Canada beat the USA in overtime to take the gold medal in hockey, their most treasured sport. This gives them 14 gold at these Winter Olympics, the most ever won by any country, and a huge turnaround after the disappointments of the Montreal and CalgaryOlympics when we didn’t win a single gold. This places us at the top of the standings, four gold medals ahead of the second place Germans and five more than the Americans.

Expectations were huge for Canada this time around, and they suffered at lot of negative criticism in the media for a slow start. But to their credit the Canadian athletes showed poise and persistence, and finished off the Games with a storybook ending that will be the fuel of Olympic lore for many years to come.

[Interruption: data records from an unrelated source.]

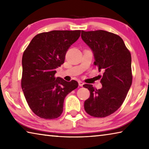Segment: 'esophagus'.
Listing matches in <instances>:
<instances>
[{
  "label": "esophagus",
  "mask_w": 149,
  "mask_h": 149,
  "mask_svg": "<svg viewBox=\"0 0 149 149\" xmlns=\"http://www.w3.org/2000/svg\"><path fill=\"white\" fill-rule=\"evenodd\" d=\"M78 84H79V85L80 87H82L83 85H84V83L82 82V81H78Z\"/></svg>",
  "instance_id": "1"
}]
</instances>
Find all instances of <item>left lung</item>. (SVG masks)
Returning <instances> with one entry per match:
<instances>
[{"label": "left lung", "mask_w": 149, "mask_h": 149, "mask_svg": "<svg viewBox=\"0 0 149 149\" xmlns=\"http://www.w3.org/2000/svg\"><path fill=\"white\" fill-rule=\"evenodd\" d=\"M81 39L91 49L94 64L104 72L102 88L92 85L84 87L90 91L84 102L87 114L104 118L115 112L123 104L132 84V56L123 39L118 35L103 30L81 31Z\"/></svg>", "instance_id": "left-lung-1"}]
</instances>
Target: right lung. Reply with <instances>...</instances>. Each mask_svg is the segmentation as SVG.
I'll return each instance as SVG.
<instances>
[{"label":"right lung","instance_id":"add662e5","mask_svg":"<svg viewBox=\"0 0 149 149\" xmlns=\"http://www.w3.org/2000/svg\"><path fill=\"white\" fill-rule=\"evenodd\" d=\"M80 33V30L41 33L35 35L25 50L22 91L29 108L40 118L51 120L59 117L65 97L78 87L76 81L68 82L54 75Z\"/></svg>","mask_w":149,"mask_h":149}]
</instances>
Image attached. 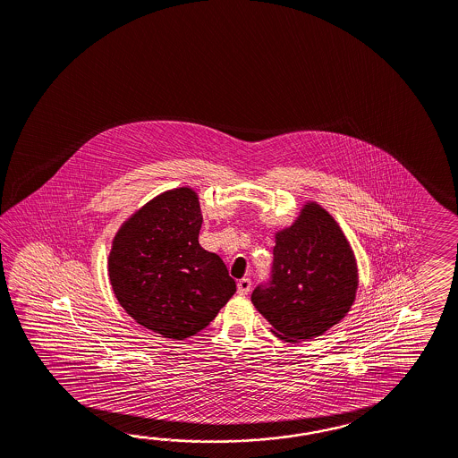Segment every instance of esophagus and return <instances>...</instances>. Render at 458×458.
I'll return each mask as SVG.
<instances>
[{
  "label": "esophagus",
  "instance_id": "1",
  "mask_svg": "<svg viewBox=\"0 0 458 458\" xmlns=\"http://www.w3.org/2000/svg\"><path fill=\"white\" fill-rule=\"evenodd\" d=\"M236 288H238V293L240 295H247L248 292H250V288H251V280L250 278H242L238 284H236Z\"/></svg>",
  "mask_w": 458,
  "mask_h": 458
}]
</instances>
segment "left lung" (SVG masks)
<instances>
[{"label": "left lung", "mask_w": 458, "mask_h": 458, "mask_svg": "<svg viewBox=\"0 0 458 458\" xmlns=\"http://www.w3.org/2000/svg\"><path fill=\"white\" fill-rule=\"evenodd\" d=\"M359 290L355 253L334 216L307 201L275 233L272 282L251 293L255 309L288 344L320 336L342 322Z\"/></svg>", "instance_id": "8db88e82"}]
</instances>
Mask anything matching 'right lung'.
<instances>
[{
	"mask_svg": "<svg viewBox=\"0 0 458 458\" xmlns=\"http://www.w3.org/2000/svg\"><path fill=\"white\" fill-rule=\"evenodd\" d=\"M201 223L197 191L182 186L149 199L113 238L114 297L136 323L165 338L201 332L236 292L222 259L199 247Z\"/></svg>",
	"mask_w": 458,
	"mask_h": 458,
	"instance_id": "right-lung-1",
	"label": "right lung"
}]
</instances>
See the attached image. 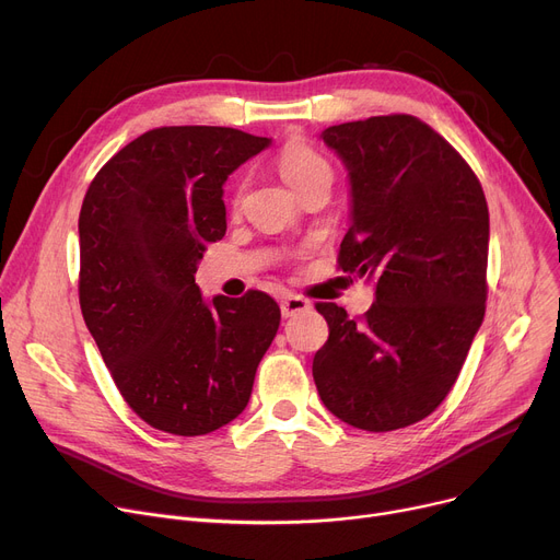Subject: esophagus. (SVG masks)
<instances>
[{
	"label": "esophagus",
	"instance_id": "1",
	"mask_svg": "<svg viewBox=\"0 0 560 560\" xmlns=\"http://www.w3.org/2000/svg\"><path fill=\"white\" fill-rule=\"evenodd\" d=\"M308 308H311L308 300H304V298H300V295H285V298L281 300V315H283V317H292V315H298V313L308 311Z\"/></svg>",
	"mask_w": 560,
	"mask_h": 560
}]
</instances>
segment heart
Instances as JSON below:
<instances>
[{
	"label": "heart",
	"mask_w": 560,
	"mask_h": 560,
	"mask_svg": "<svg viewBox=\"0 0 560 560\" xmlns=\"http://www.w3.org/2000/svg\"><path fill=\"white\" fill-rule=\"evenodd\" d=\"M277 170L283 176V182L298 192H302L304 188H308L319 179H331L334 176L331 163L322 156L313 144H308L302 138H292L281 147V152L277 156ZM243 192H245V184L241 182L233 188V195H231L233 209H238L241 206Z\"/></svg>",
	"instance_id": "obj_1"
}]
</instances>
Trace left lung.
Listing matches in <instances>:
<instances>
[{
    "instance_id": "1",
    "label": "left lung",
    "mask_w": 560,
    "mask_h": 560,
    "mask_svg": "<svg viewBox=\"0 0 560 560\" xmlns=\"http://www.w3.org/2000/svg\"><path fill=\"white\" fill-rule=\"evenodd\" d=\"M351 182L338 268L376 281L365 315L317 302L329 340L313 359L319 399L363 431L431 416L454 388L486 313L488 203L475 170L416 115L322 131Z\"/></svg>"
}]
</instances>
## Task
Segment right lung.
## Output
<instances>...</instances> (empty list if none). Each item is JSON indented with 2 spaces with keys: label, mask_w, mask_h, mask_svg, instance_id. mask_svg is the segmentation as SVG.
<instances>
[{
  "label": "right lung",
  "mask_w": 560,
  "mask_h": 560,
  "mask_svg": "<svg viewBox=\"0 0 560 560\" xmlns=\"http://www.w3.org/2000/svg\"><path fill=\"white\" fill-rule=\"evenodd\" d=\"M268 138L231 127H159L106 161L79 213V304L133 413L174 435L238 418L281 311L260 290L209 306L195 283L226 231L222 184Z\"/></svg>",
  "instance_id": "right-lung-1"
}]
</instances>
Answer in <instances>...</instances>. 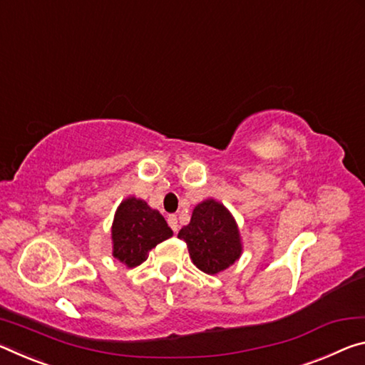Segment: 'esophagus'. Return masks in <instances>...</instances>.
Returning <instances> with one entry per match:
<instances>
[{
    "label": "esophagus",
    "mask_w": 365,
    "mask_h": 365,
    "mask_svg": "<svg viewBox=\"0 0 365 365\" xmlns=\"http://www.w3.org/2000/svg\"><path fill=\"white\" fill-rule=\"evenodd\" d=\"M168 225L171 226V230L175 231V232L179 230V223H178L176 215H170V217H168Z\"/></svg>",
    "instance_id": "esophagus-1"
}]
</instances>
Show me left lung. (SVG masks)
<instances>
[{"label": "left lung", "instance_id": "1", "mask_svg": "<svg viewBox=\"0 0 365 365\" xmlns=\"http://www.w3.org/2000/svg\"><path fill=\"white\" fill-rule=\"evenodd\" d=\"M178 237L186 241L190 260L207 274L226 270L242 254L235 217L215 199H205L194 207L189 225L182 226Z\"/></svg>", "mask_w": 365, "mask_h": 365}]
</instances>
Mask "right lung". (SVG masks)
<instances>
[{
    "mask_svg": "<svg viewBox=\"0 0 365 365\" xmlns=\"http://www.w3.org/2000/svg\"><path fill=\"white\" fill-rule=\"evenodd\" d=\"M173 236V231L145 200L130 195L118 205L111 225L113 257L129 268L147 260L148 252Z\"/></svg>",
    "mask_w": 365,
    "mask_h": 365,
    "instance_id": "1",
    "label": "right lung"
}]
</instances>
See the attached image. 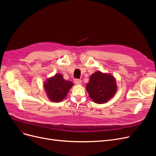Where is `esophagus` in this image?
Instances as JSON below:
<instances>
[{
	"mask_svg": "<svg viewBox=\"0 0 156 156\" xmlns=\"http://www.w3.org/2000/svg\"><path fill=\"white\" fill-rule=\"evenodd\" d=\"M74 82H75V84H77V85H80V84H81V80H80V79H75Z\"/></svg>",
	"mask_w": 156,
	"mask_h": 156,
	"instance_id": "34e87169",
	"label": "esophagus"
}]
</instances>
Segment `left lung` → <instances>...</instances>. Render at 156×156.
<instances>
[{"label": "left lung", "instance_id": "left-lung-1", "mask_svg": "<svg viewBox=\"0 0 156 156\" xmlns=\"http://www.w3.org/2000/svg\"><path fill=\"white\" fill-rule=\"evenodd\" d=\"M86 89L94 102L103 104L114 97L118 87L112 74L98 71L90 75Z\"/></svg>", "mask_w": 156, "mask_h": 156}]
</instances>
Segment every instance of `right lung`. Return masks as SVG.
Listing matches in <instances>:
<instances>
[{"mask_svg":"<svg viewBox=\"0 0 156 156\" xmlns=\"http://www.w3.org/2000/svg\"><path fill=\"white\" fill-rule=\"evenodd\" d=\"M43 86L49 100L58 103L63 101L67 96L69 90L73 86V83L65 80L62 74L56 73L53 76L47 78Z\"/></svg>","mask_w":156,"mask_h":156,"instance_id":"1","label":"right lung"}]
</instances>
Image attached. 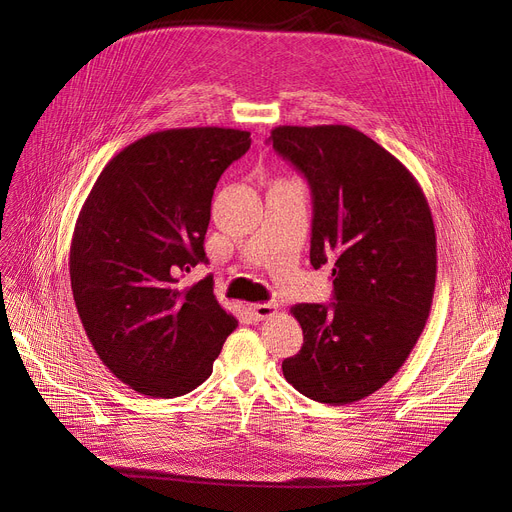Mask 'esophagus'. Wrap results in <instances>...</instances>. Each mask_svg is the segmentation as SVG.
<instances>
[{
	"label": "esophagus",
	"instance_id": "obj_1",
	"mask_svg": "<svg viewBox=\"0 0 512 512\" xmlns=\"http://www.w3.org/2000/svg\"><path fill=\"white\" fill-rule=\"evenodd\" d=\"M276 309H278L276 303H255V305H251V311L257 319H267V317L276 315Z\"/></svg>",
	"mask_w": 512,
	"mask_h": 512
}]
</instances>
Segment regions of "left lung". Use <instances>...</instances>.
<instances>
[{"label":"left lung","mask_w":512,"mask_h":512,"mask_svg":"<svg viewBox=\"0 0 512 512\" xmlns=\"http://www.w3.org/2000/svg\"><path fill=\"white\" fill-rule=\"evenodd\" d=\"M278 155L313 195L311 265H332L334 303H301L288 384L326 405L380 390L417 344L436 288V228L415 176L357 128L278 126Z\"/></svg>","instance_id":"obj_1"}]
</instances>
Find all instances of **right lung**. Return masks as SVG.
Returning a JSON list of instances; mask_svg holds the SVG:
<instances>
[{"instance_id":"1","label":"right lung","mask_w":512,"mask_h":512,"mask_svg":"<svg viewBox=\"0 0 512 512\" xmlns=\"http://www.w3.org/2000/svg\"><path fill=\"white\" fill-rule=\"evenodd\" d=\"M251 132L170 128L130 143L93 184L70 245V284L95 353L120 382L153 398L201 386L238 321L213 278L180 286L205 263L211 197Z\"/></svg>"}]
</instances>
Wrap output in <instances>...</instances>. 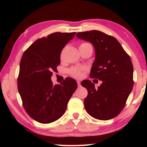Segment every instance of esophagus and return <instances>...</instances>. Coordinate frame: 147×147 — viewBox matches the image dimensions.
Masks as SVG:
<instances>
[{
  "label": "esophagus",
  "instance_id": "esophagus-1",
  "mask_svg": "<svg viewBox=\"0 0 147 147\" xmlns=\"http://www.w3.org/2000/svg\"><path fill=\"white\" fill-rule=\"evenodd\" d=\"M77 84H78V86H80V85H81V84H80V81H77Z\"/></svg>",
  "mask_w": 147,
  "mask_h": 147
}]
</instances>
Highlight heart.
<instances>
[{
	"label": "heart",
	"instance_id": "1",
	"mask_svg": "<svg viewBox=\"0 0 147 147\" xmlns=\"http://www.w3.org/2000/svg\"><path fill=\"white\" fill-rule=\"evenodd\" d=\"M85 44V43H83ZM84 70L83 67H73L69 70V73L71 76L75 78H80L82 76V71Z\"/></svg>",
	"mask_w": 147,
	"mask_h": 147
}]
</instances>
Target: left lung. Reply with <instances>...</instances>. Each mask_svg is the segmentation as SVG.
Returning a JSON list of instances; mask_svg holds the SVG:
<instances>
[{
    "instance_id": "8db88e82",
    "label": "left lung",
    "mask_w": 147,
    "mask_h": 147,
    "mask_svg": "<svg viewBox=\"0 0 147 147\" xmlns=\"http://www.w3.org/2000/svg\"><path fill=\"white\" fill-rule=\"evenodd\" d=\"M76 37L89 41L95 51L90 78L102 81L98 88L89 80L81 82L88 94L84 99L86 111L94 119L109 120L123 110L133 88L131 59L113 36L98 30L78 32Z\"/></svg>"
}]
</instances>
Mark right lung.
<instances>
[{
	"mask_svg": "<svg viewBox=\"0 0 147 147\" xmlns=\"http://www.w3.org/2000/svg\"><path fill=\"white\" fill-rule=\"evenodd\" d=\"M75 34L55 32L38 39L22 56L18 91L26 113L39 123L48 124L60 118L77 88L76 81L69 77L55 86L51 80L53 71L60 64L61 51Z\"/></svg>",
	"mask_w": 147,
	"mask_h": 147,
	"instance_id": "obj_1",
	"label": "right lung"
}]
</instances>
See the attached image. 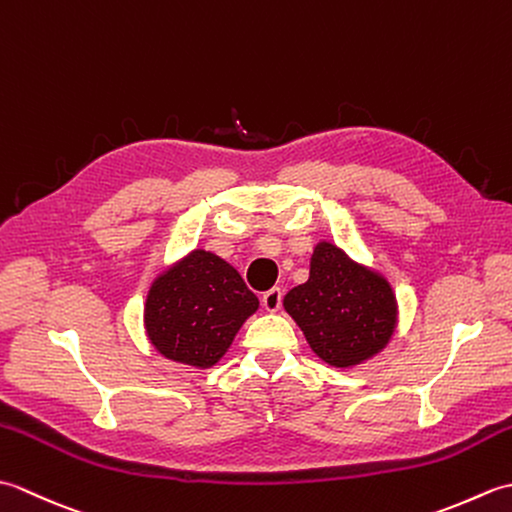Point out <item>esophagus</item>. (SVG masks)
<instances>
[{"mask_svg":"<svg viewBox=\"0 0 512 512\" xmlns=\"http://www.w3.org/2000/svg\"><path fill=\"white\" fill-rule=\"evenodd\" d=\"M281 301H284V290L281 288H270L262 295V306L268 312H277L281 308Z\"/></svg>","mask_w":512,"mask_h":512,"instance_id":"esophagus-1","label":"esophagus"}]
</instances>
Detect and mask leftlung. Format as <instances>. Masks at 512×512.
<instances>
[{
  "label": "left lung",
  "instance_id": "left-lung-1",
  "mask_svg": "<svg viewBox=\"0 0 512 512\" xmlns=\"http://www.w3.org/2000/svg\"><path fill=\"white\" fill-rule=\"evenodd\" d=\"M284 308L312 352L334 367L372 358L396 328V297L387 281L330 242L314 248L310 279L288 292Z\"/></svg>",
  "mask_w": 512,
  "mask_h": 512
}]
</instances>
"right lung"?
Returning <instances> with one entry per match:
<instances>
[{
    "label": "right lung",
    "instance_id": "add662e5",
    "mask_svg": "<svg viewBox=\"0 0 512 512\" xmlns=\"http://www.w3.org/2000/svg\"><path fill=\"white\" fill-rule=\"evenodd\" d=\"M259 306L237 270L206 250H193L149 290V341L171 361L211 367Z\"/></svg>",
    "mask_w": 512,
    "mask_h": 512
}]
</instances>
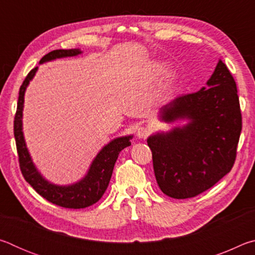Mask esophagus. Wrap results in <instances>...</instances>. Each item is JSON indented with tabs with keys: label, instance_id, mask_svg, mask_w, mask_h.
<instances>
[{
	"label": "esophagus",
	"instance_id": "1",
	"mask_svg": "<svg viewBox=\"0 0 255 255\" xmlns=\"http://www.w3.org/2000/svg\"><path fill=\"white\" fill-rule=\"evenodd\" d=\"M149 130L146 127H139L137 129V132H136V136L139 138V139H145L146 137L148 136Z\"/></svg>",
	"mask_w": 255,
	"mask_h": 255
}]
</instances>
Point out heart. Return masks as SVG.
Instances as JSON below:
<instances>
[{"mask_svg":"<svg viewBox=\"0 0 255 255\" xmlns=\"http://www.w3.org/2000/svg\"><path fill=\"white\" fill-rule=\"evenodd\" d=\"M167 72V67L165 65H163V64H155V65L152 66V68L148 71V74H147V79L149 83H155V82H157L161 77H163L164 75L166 74ZM174 86V80L170 77V79H167L166 83H165V90L166 91H171L172 89H173Z\"/></svg>","mask_w":255,"mask_h":255,"instance_id":"b5f03b06","label":"heart"}]
</instances>
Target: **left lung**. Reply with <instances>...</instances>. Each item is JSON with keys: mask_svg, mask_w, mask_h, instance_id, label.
Returning a JSON list of instances; mask_svg holds the SVG:
<instances>
[{"mask_svg": "<svg viewBox=\"0 0 255 255\" xmlns=\"http://www.w3.org/2000/svg\"><path fill=\"white\" fill-rule=\"evenodd\" d=\"M158 119L165 124L185 122L147 138L155 178L166 196L196 197L232 170L242 116L236 83L221 59L206 86L166 103Z\"/></svg>", "mask_w": 255, "mask_h": 255, "instance_id": "8db88e82", "label": "left lung"}]
</instances>
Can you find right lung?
I'll return each mask as SVG.
<instances>
[{"label":"right lung","instance_id":"add662e5","mask_svg":"<svg viewBox=\"0 0 255 255\" xmlns=\"http://www.w3.org/2000/svg\"><path fill=\"white\" fill-rule=\"evenodd\" d=\"M82 53L83 51L79 48L53 50L45 55L40 59L39 64L51 62V60L59 58L74 57V56H79ZM38 67L33 68L25 77L22 85H21L18 107H16V114L14 117V138L16 149H18L21 172H22L25 181L41 197H44L46 200H48L51 204L71 209H80L92 206L100 200L103 193L106 192L118 155L124 148L131 145L130 139L132 138V135L117 137L103 146L100 152L97 154V156L93 158L92 163L90 164L86 174L76 182L64 185L50 182L40 173L39 170L37 169L36 164L33 163L23 135L22 117L24 94L29 83L36 75Z\"/></svg>","mask_w":255,"mask_h":255}]
</instances>
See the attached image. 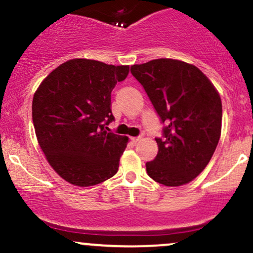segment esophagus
Returning a JSON list of instances; mask_svg holds the SVG:
<instances>
[{
    "mask_svg": "<svg viewBox=\"0 0 253 253\" xmlns=\"http://www.w3.org/2000/svg\"><path fill=\"white\" fill-rule=\"evenodd\" d=\"M130 140H132L133 144H136L141 140V136H133V138H130Z\"/></svg>",
    "mask_w": 253,
    "mask_h": 253,
    "instance_id": "esophagus-1",
    "label": "esophagus"
}]
</instances>
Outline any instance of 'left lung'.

But what the Canadians showed on the ice or on the slopes was only part of the story. It is what happened in the stands and right across the country that was truly amazing. These Olympics seem to have galvanized the nation, and released a tremendous amount of positive energy about the things we love about our country. Other nations have noticed this outpouring of pride in our accomplishments and have been either envious or reproachful.

There is a sense that we have entered into something new as a nation, no longer willing to settle for second best. I hope that attitude persists after the euphoria of the Games has worn off. It suits us; it seems to fit Canada¬†in a way that it hasn’t before. Perhaps because we are overseas and living in countries that have disturbing social problems that run to the root that we feel a sense of nostalgia for our home and native land. But Canada is a great nation, and we showed that to the world over the last two weeks. I feel very proud of my country this morning. Way to go, Canada.